While many bills were passed and many were not, the Senate did not reach unanimity regarding Georgia Senate Bill 171—a bill relating to mechanics and materialmen liens, to provide that such liens may attach to the usufruct interest of properties owned by or titled in a development authority or downtown development authority. The bill was subject of a study committee last summer, and would have established lien rights for construction providers on development authority projects. As mentioned previously, conference committees within the House and Senate receive bills and hash out any differences between the House and Senate versions of the bill. SB 171 was referred to the Economic Development and Tourism Senate Committee. These members have “general jurisdiction over economic development, business, trade, and any proposed measures that will affect the presence of tourism throughout the state.” Among the bills sponsors include Rep. Max Burns (23rd District), Rep. Steve Gooch (51st District), Rep. Michael Rhett (33rd District), Elena Parent (42nd District), and Rep. Clint Dixon (45th District).

SB 171 made it out of committee, but unfortunately was short lived, as it was tabled due to some last-minute opposition and concerns from local development authorities. In this instance, bills may be reported, with or without amendment, or tabled, which means no further action on it will occur. Tabling effectively “kills” the measure.  If the committee has approved extensive amendments, they may decide to report a new bill incorporating all the amendments. In other words, the bill is dead, but it may return for a vote. When a pending matter is tabled correctly, it is set aside with no provision for bringing it back at any specific time. While the bill may not be moving forward, AGC understands the paramount of importance and has committed to revisit the issue in the future.

Summary of Georgia Legislative Process:

The Georgia General Assembly stands as one of the largest state legislatures in the nation. Comprised of the House of Representatives and the Senate, the Georgia General Assembly meets from January until late March to set the state’s annual budget, as well as propose laws on a variety of topics. Monday, March 6th, marked the 28th legislative day of the Senate’s 40-day session. The 28th day, known as none other than “Crossover Day,” is the Georgia General Assembly’s deadline for most bills to be passed by either the House or the Senate before becoming new laws by when the legislative session ends on March 29th. According to Mark Woodall, Associated General Contractor’s of Georgia’s (AGC) Director of Governmental Affairs, approximately 50+ bills were passed out of both the House and the Senate this night. Needless to say, there was a great bit of hustle and bustle at the Capitol and more expansion to come.

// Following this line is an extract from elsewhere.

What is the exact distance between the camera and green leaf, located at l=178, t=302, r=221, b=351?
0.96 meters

In the House, a bill is introduced when it is dropped in the hopper (a wooden box on the House floor). Meanwhile, in the Senate, the bill is submitted to clerks on the Senate floor. Upon introduction, the bill will receive a designation based on the chamber of introduction. Joint resolutions are designated H.J. Res, for House-originated bills, or S.J. Res., for Senate-originated bills, and are followed by a number, which is typically the next number available in sequence during that two-year Congress. Like a bill, a joint resolution requires the approval of both Chambers in identical form and the president’s signature to become law. In the House only, on the next legislative day, the House Clerk reads the bill’s title in chamber, although the actual bill is now assigned to a committee. In the Senate, the second reading before the entire chamber comes after a bill receives a favorable report from the committee to which it has been assigned. If a bill is reported favorably by committee, it is returned to the Clerk or Secretary who prepares a General Calendar of bills that have been favorably reported from the committee. The Senate does not have its second reading until after the bill passes through the committee. That means in the Senate, bills that do not pass the committee do not get a second reading. A simple majority (51 of 100) passes the bill. Finally, a conference committee made of House and Senate members works out any differences between the House and Senate versions of the bill. The resulting bill returns to the House and Senate for final approval.